12,9,10,15,10,14,7,10,8,11,15
Find the Karl Pearson’s coefficient of skewness.
Solution
$x_i$ | $x_i^2$ | |
---|---|---|
12 | 144 | |
9 | 81 | |
10 | 100 | |
15 | 225 | |
10 | 100 | |
14 | 196 | |
7 | 49 | |
10 | 100 | |
8 | 64 | |
11 | 121 | |
15 | 225 | |
Total | 121 | 1405 |
Sample mean
The sample mean of $X$ is
$$ \begin{aligned} \overline{x} &=\frac{1}{n}\sum_{i=1}^n x_i\\ &=\frac{121}{11}\\ &=11\text{ days} \end{aligned} $$
The average of length of stay in the hospital is $11$ days.
Sample Median
$n = 11$ which is odd.
The data in ascending order of magnitude is $7, 8, 9, 10, 10, 10, 11, 12, 14, 15, 15$.

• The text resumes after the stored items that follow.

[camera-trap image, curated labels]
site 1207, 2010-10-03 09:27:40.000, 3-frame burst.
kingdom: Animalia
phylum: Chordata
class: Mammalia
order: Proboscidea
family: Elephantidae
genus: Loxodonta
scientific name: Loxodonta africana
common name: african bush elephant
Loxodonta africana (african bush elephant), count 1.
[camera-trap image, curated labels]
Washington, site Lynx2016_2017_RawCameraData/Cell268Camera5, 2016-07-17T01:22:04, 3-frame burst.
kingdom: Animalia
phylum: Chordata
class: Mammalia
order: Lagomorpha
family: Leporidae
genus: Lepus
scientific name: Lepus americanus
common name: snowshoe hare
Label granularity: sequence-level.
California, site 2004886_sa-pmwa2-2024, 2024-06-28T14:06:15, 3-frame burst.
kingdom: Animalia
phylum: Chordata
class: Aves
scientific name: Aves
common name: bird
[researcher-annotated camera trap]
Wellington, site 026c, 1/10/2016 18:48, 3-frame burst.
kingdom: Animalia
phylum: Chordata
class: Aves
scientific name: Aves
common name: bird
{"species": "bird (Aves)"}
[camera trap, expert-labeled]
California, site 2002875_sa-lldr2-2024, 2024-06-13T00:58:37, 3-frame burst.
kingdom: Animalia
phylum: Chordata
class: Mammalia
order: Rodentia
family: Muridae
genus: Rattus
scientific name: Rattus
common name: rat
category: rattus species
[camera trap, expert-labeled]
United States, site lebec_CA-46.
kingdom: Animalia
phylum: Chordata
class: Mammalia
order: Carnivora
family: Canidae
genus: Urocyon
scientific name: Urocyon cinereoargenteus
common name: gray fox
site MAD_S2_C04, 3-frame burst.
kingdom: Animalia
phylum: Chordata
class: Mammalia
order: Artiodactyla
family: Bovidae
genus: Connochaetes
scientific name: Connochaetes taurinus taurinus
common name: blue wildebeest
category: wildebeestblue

Sample median = average of $(\frac{n}{2})^{th}$ and $(\frac{n}{2}+1)^{th}$ observations
That is
$$ \begin{aligned} M &= \text{value of }\bigg(\frac{n+1}{2}\bigg)^{th}\text{ obs.}\\ &= \text{value of }\bigg(\frac{11+1}{2}\bigg)^{th}\text{ obs.}\\ &= \text{value of } \big(6\big)^{th}\text{Obs.}\\ &=10 \text{ days} \end{aligned} $$
The median length of stay in the hospital is $M=10$ days.
Sample variance
Sample variance of $X$ is
$$ \begin{aligned} s_x^2 &=\dfrac{1}{n-1}\bigg(\sum_{i=1}^{n}x_i^2-\frac{\big(\sum_{i=1}^n x_i\big)^2}{n}\bigg)\\ &=\dfrac{1}{10}\bigg(1405-\frac{(121)^2}{11}\bigg)\\ &=\dfrac{1}{10}\big(1405-\frac{14641}{11}\big)\\ &=\dfrac{1}{10}\big(1405-1331\big)\\ &= \frac{74}{10}\\ &=7.4 \end{aligned} $$
Sample standard deviation
The standard deviation is the positive square root of the variance.
The sample standard deviation is
$$ \begin{aligned} s_x &=\sqrt{s_x^2}\\ &=\sqrt{7.4}\\ &=2.7203 \text{ days} \end{aligned} $$
Thus the standard deviation of length of stay in the hospital is $2.7203$ days.
Karl Pearson’s coefficient of skewness
The Karl Pearson’s coefficient skewness is
$$ \begin{aligned} s_k &=\frac{3(Mean-Median)}{sd}\\ &=\frac{3\times(11-10)}{2.7203}\\ &= 1.1028 \end{aligned} $$
As the value of $s_k > 0$, the data is $\text{positively skewed}$.